■ **WRITTEN PROBLEM A**: Can you lay out the rows from the line with "Of the items given as" up to and including the line with "147, 316, 294</region>?" as a JSON list of strings, one string per line, with blank lines left out?

■ **ARTICLE**:
--

- Born: 1 December 1754 Étoges, France
- Died: 4 May 1795 (aged 40) Roanne, France
- Occupations: Actor Playwright

= Antoine Dorfeuille =

French politician, actor and journalist (1754–1795)

Philippe-Antoine Dorfeuille (1 December 1754 – murdered 4 May 1795) was an 18th-century French actor, playwright, great traveller and revolutionary.

== Biography ==
Born in Étoges 1 December 1754, Philippe-Antoine Dorfeuille became a comedian. At the end of the Ancien Régime, theater was divided between provincial theaters, boulevard theatres and large institutions to privileges (Opera de Paris, Comédie-française). Poorly recognized by the Parisian theater, Dorfeuille tried twice unsuccessfully to enter the Théâtre français, playing in boulevard venues (Variétés-Amusantes, Salle Favart), and led a career in the province.

--

■ **WRITTEN PROBLEM B**: Which theater did Dorfeuille twice try and fail to enter, according to the Antoine Dorfeuille biography?

--

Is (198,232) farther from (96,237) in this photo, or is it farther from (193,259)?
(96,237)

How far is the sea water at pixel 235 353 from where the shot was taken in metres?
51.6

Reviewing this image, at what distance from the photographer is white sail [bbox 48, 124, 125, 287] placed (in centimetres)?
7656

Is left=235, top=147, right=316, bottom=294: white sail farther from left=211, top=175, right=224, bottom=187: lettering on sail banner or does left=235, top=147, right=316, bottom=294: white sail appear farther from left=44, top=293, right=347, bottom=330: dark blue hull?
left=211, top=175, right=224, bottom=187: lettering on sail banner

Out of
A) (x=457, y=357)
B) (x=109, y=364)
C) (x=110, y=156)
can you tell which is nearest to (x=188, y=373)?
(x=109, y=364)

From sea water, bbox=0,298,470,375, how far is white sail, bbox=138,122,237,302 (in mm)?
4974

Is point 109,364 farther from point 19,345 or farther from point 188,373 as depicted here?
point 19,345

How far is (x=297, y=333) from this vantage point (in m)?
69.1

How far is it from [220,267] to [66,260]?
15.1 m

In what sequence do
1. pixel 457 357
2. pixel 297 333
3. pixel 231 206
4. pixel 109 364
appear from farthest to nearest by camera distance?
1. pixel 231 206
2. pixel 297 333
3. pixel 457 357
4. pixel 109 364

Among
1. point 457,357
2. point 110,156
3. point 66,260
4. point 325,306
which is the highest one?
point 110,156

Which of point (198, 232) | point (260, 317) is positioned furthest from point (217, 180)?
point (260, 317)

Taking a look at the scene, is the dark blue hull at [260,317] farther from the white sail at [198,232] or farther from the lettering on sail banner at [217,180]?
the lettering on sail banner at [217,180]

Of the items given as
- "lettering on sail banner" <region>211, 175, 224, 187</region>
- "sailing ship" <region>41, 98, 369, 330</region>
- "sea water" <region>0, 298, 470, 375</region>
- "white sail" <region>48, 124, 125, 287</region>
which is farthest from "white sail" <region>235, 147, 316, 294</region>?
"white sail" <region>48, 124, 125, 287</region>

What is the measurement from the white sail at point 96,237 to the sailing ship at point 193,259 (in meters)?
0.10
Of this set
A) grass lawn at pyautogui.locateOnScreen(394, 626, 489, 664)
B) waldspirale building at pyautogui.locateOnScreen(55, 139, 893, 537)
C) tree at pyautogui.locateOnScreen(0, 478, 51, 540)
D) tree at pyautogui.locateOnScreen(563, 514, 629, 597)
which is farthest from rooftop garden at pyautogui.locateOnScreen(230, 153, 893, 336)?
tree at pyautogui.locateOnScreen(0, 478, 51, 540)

--

■ **OUTPUT A**:
[
  "Of the items given as",
  "- \"lettering on sail banner\" <region>211, 175, 224, 187</region>",
  "- \"sailing ship\" <region>41, 98, 369, 330</region>",
  "- \"sea water\" <region>0, 298, 470, 375</region>",
  "- \"white sail\" <region>48, 124, 125, 287</region>",
  "which is farthest from \"white sail\" <region>235, 147, 316, 294</region>?"
]

■ **OUTPUT B**: The Théâtre français.